What to produce :: Comb through the entries for "Tanzania" and pull out each line that holds it.

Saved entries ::
Start of Block

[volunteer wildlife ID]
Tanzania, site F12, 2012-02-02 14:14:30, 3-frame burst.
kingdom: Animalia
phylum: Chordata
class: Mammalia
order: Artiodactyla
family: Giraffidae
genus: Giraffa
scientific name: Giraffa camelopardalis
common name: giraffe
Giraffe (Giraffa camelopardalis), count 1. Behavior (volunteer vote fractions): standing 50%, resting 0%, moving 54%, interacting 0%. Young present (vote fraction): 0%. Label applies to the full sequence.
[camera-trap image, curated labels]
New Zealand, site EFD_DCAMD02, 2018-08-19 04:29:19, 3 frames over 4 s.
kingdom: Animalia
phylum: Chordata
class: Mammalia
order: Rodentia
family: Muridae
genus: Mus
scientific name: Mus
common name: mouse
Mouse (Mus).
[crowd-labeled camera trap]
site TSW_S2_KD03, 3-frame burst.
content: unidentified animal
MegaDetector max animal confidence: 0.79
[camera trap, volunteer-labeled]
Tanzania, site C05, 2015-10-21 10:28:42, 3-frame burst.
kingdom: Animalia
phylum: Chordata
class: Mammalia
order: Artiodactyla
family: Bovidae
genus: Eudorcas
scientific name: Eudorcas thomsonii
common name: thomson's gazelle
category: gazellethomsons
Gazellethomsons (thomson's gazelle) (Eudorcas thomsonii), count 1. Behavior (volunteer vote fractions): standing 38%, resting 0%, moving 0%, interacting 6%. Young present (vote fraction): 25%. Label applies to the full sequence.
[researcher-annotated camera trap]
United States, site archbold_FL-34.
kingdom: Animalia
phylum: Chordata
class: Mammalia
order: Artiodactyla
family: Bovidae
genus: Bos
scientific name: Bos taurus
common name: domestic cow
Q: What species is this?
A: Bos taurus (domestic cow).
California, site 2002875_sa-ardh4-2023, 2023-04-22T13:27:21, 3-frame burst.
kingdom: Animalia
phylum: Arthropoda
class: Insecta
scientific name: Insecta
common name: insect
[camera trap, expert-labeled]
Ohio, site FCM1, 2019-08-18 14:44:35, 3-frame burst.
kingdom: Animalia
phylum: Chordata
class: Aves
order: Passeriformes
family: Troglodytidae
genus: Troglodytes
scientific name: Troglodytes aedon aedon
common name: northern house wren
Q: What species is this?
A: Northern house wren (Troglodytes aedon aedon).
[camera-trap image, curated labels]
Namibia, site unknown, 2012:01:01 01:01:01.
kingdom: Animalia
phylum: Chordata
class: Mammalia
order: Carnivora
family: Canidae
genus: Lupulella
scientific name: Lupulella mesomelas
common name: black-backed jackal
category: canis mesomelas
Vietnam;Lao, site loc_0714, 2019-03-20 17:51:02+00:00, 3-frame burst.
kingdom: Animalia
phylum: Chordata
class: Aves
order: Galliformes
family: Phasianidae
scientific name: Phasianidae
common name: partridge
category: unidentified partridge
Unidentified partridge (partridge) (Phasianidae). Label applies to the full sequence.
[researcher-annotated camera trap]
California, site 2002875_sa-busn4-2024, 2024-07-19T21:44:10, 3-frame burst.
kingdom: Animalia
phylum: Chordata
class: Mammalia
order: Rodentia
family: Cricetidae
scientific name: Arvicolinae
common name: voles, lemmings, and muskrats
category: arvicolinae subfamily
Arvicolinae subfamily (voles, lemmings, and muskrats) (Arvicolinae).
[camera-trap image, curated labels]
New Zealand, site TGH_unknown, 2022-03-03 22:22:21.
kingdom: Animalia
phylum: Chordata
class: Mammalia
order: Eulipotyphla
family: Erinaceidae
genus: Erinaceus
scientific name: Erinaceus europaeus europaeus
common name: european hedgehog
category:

End of Block

Your response ::
Tanzania, site F12, 2012-02-02 14:14:30, 3-frame burst.
Tanzania, site C05, 2015-10-21 10:28:42, 3-frame burst.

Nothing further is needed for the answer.